The nuclear chief had submitted a letter of resignation to President Mahmoud Ahmadinejad nearly three weeks ago, the Isna news agency said.
It was not immediately clear what triggered the resignation.
Iran says its nuclear programme is for civilian power, denying Western claims that it wants a nuclear bomb.
Mr Aghazadeh also stepped down as the country's vice-president, Isna reported.
The agency said it had spoken to Mr Aghazadeh, who gave no explanation for his move but told them that Mr Ahmadinejad had accepted the resignation.
A spokesman for Iran's atomic energy department and the official Irna news agency confirmed the news.
Mr Aghazadeh is a veteran official who served in the 1980s as a deputy to Mir Hossein Mousavi - the defeated candidate in Iran's disputed presidential elections last month.
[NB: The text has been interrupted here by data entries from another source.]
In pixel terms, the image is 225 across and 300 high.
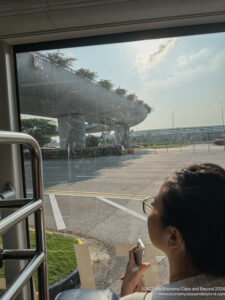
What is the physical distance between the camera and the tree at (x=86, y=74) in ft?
5.75

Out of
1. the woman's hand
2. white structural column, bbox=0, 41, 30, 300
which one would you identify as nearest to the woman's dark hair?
the woman's hand

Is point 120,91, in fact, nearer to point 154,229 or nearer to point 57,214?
point 57,214

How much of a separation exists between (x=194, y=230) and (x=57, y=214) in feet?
4.24

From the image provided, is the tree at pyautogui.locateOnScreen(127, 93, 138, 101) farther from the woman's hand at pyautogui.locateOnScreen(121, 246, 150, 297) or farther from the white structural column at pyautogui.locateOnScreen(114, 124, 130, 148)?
the woman's hand at pyautogui.locateOnScreen(121, 246, 150, 297)

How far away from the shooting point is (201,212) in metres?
0.71

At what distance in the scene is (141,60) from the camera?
1677 millimetres

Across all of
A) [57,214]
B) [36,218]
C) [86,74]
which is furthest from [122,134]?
[36,218]

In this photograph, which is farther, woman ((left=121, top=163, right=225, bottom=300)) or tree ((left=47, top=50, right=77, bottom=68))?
tree ((left=47, top=50, right=77, bottom=68))

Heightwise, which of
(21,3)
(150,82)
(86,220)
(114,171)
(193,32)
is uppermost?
(21,3)

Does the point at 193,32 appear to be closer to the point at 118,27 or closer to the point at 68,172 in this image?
the point at 118,27

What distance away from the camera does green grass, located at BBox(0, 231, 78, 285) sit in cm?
179

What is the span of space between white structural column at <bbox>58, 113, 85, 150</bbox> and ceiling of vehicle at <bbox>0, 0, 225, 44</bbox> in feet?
1.74

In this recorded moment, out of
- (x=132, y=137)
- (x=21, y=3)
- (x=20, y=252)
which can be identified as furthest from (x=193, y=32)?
(x=20, y=252)

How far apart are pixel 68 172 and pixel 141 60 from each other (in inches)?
35.8
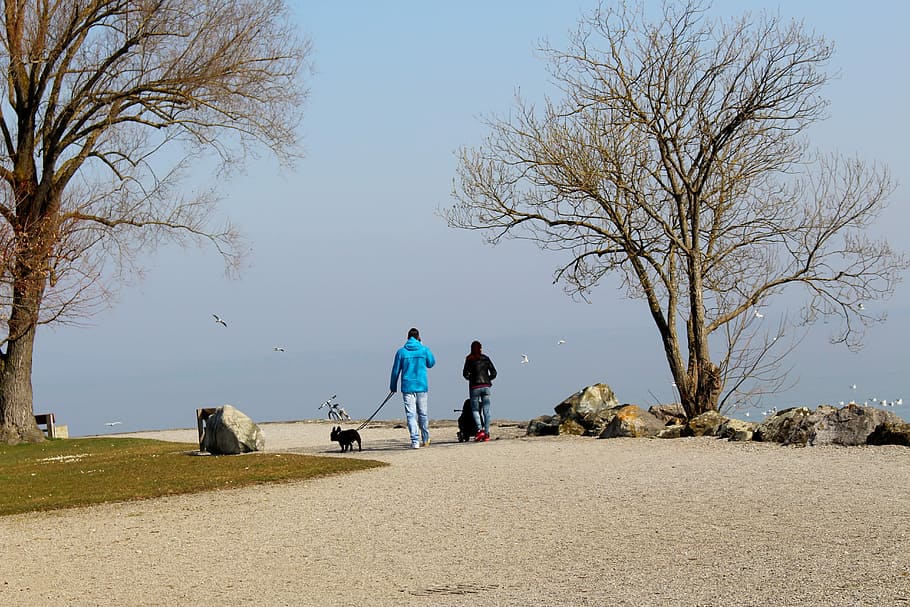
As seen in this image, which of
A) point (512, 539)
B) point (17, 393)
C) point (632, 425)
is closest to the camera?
point (512, 539)

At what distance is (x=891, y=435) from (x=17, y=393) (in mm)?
23101

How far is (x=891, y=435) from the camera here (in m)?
16.6

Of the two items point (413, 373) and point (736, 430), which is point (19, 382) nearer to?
point (413, 373)

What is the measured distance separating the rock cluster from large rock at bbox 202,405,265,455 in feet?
20.0

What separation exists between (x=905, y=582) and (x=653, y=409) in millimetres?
16630

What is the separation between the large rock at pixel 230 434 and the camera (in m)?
21.0

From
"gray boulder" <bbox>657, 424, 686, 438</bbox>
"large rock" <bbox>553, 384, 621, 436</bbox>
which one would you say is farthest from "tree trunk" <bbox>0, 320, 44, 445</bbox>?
"gray boulder" <bbox>657, 424, 686, 438</bbox>

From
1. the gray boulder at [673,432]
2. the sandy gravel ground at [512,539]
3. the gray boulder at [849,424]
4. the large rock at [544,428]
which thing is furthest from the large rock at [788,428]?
the large rock at [544,428]

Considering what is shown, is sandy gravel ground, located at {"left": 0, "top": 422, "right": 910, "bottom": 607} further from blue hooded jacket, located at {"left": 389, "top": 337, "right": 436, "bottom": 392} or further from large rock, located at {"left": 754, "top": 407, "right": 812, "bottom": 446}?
blue hooded jacket, located at {"left": 389, "top": 337, "right": 436, "bottom": 392}

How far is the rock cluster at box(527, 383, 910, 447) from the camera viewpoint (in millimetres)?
17078

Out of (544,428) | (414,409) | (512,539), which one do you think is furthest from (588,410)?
(512,539)

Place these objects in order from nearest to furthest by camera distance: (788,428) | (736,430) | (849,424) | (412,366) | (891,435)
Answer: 1. (891,435)
2. (849,424)
3. (788,428)
4. (736,430)
5. (412,366)

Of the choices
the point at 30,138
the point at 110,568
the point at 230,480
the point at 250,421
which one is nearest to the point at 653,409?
the point at 250,421

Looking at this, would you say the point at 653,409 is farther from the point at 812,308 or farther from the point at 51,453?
the point at 51,453
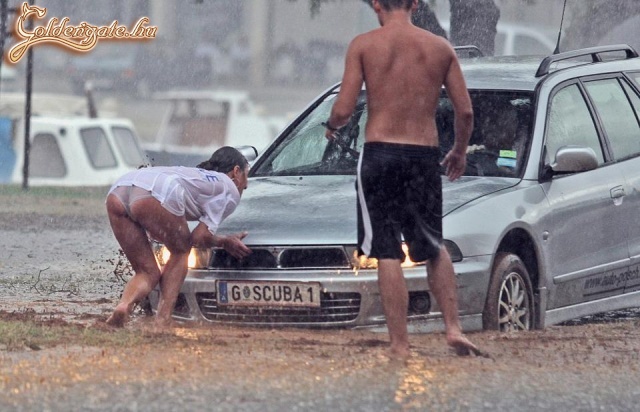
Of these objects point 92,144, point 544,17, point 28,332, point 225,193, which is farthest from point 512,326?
point 544,17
In 1985 he began a 12-year stint as oil minister, staying in the post during the presidency of Ali Akbar Hashemi Rafsanjani.
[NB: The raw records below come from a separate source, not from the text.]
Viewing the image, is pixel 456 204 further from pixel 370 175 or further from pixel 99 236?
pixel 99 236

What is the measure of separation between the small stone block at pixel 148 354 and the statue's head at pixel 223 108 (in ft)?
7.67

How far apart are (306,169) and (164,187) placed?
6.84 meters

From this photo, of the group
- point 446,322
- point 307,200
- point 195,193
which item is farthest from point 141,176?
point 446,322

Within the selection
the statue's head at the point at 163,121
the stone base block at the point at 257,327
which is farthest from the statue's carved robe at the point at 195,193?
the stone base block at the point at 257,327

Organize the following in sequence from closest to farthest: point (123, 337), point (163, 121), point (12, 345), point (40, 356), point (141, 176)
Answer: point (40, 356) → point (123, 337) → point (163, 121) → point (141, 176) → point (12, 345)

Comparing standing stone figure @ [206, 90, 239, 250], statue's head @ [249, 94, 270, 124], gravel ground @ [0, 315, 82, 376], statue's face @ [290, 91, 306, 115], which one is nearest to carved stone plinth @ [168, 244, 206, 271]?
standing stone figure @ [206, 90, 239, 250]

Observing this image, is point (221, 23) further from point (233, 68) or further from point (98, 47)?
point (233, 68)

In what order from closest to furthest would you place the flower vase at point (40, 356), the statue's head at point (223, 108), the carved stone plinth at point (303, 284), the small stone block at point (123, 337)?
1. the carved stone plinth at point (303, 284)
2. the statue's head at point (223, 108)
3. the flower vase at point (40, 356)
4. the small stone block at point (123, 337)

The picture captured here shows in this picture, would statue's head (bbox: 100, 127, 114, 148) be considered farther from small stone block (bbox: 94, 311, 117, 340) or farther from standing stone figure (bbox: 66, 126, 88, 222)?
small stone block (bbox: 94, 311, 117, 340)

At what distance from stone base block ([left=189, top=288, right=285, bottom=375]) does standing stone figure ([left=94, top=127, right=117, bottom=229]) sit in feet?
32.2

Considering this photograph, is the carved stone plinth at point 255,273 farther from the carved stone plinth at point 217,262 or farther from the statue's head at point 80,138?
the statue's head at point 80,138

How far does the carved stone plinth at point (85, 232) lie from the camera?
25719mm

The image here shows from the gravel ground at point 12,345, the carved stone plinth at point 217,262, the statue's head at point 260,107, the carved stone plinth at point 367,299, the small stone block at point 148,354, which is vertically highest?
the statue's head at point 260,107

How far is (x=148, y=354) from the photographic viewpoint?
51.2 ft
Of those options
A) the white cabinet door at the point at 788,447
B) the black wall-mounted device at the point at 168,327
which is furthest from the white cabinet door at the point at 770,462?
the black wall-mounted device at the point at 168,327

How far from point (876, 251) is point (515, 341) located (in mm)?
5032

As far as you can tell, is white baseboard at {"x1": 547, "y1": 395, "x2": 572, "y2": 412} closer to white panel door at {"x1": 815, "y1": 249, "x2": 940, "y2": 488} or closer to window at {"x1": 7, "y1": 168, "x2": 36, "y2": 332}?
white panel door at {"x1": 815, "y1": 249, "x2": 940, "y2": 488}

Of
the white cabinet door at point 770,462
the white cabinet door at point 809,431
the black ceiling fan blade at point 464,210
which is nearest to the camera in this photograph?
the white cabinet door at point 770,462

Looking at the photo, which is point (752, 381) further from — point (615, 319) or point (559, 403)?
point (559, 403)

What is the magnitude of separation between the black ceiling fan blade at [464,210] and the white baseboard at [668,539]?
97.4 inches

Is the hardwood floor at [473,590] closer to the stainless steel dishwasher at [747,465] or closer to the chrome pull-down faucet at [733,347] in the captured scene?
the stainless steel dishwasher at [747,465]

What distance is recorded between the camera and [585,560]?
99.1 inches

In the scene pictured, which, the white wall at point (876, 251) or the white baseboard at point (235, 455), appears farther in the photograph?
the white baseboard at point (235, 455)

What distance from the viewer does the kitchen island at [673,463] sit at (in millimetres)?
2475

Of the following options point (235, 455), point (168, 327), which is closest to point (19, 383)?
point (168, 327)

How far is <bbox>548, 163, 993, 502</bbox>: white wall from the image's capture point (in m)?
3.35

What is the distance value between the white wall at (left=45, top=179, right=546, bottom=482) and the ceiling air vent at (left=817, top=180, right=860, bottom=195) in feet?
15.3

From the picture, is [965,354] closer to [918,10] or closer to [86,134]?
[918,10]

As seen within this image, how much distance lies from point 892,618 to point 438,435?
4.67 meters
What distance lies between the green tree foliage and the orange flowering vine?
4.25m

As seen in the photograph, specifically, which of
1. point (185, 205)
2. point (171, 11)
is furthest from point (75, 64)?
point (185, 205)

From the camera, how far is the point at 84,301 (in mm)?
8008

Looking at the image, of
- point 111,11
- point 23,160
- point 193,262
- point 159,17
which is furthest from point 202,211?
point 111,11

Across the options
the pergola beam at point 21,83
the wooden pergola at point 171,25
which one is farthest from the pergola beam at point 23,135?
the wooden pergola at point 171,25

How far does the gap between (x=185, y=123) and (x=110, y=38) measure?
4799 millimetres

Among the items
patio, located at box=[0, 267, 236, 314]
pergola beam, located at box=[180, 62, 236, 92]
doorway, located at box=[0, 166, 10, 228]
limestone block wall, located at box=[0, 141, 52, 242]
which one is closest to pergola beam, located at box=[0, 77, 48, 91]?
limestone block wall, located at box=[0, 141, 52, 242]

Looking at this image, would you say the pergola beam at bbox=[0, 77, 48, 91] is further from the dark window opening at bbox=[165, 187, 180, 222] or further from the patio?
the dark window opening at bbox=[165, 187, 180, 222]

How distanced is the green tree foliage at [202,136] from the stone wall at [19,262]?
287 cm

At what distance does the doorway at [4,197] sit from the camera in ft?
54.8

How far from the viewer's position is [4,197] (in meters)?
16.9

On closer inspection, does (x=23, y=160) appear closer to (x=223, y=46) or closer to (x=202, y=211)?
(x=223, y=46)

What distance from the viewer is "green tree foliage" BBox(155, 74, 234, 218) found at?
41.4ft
He then moved to his job at the head of the atomic agency in 1997 under the reformist former president, Mohammad Khatami.
He continued in the post when Mr Ahmadinejad was first elected in 2005.
It was not clear whether Mr Aghazadeh's resignation was linked to Iran's 12 June disputed presidential elections, in which Mr Ahmadinejad claimed victory.
Mr Aghazadeh has made no public comment on the turmoil that followed the vote.
Correspondents say that although Mr Aghazadeh has long supervised Iran's nuclear programme, his resignation may have a limited impact on negotiations with Western powers, which are headed by Iranian nuclear envoy Saeed Jalili.
Control over Iran's foreign and nuclear policies ultimately lies with Supreme Leader Ayatollah Ali Khamenei.
The news of Mr Aghazadeh's resignation came a day after US Secretary of State Hillary Clinton warned Iran that the US would not extend its offer of engagement indefinitely.
President Barack Obama has talked of engagement with Iran but has not made clear how that might take place.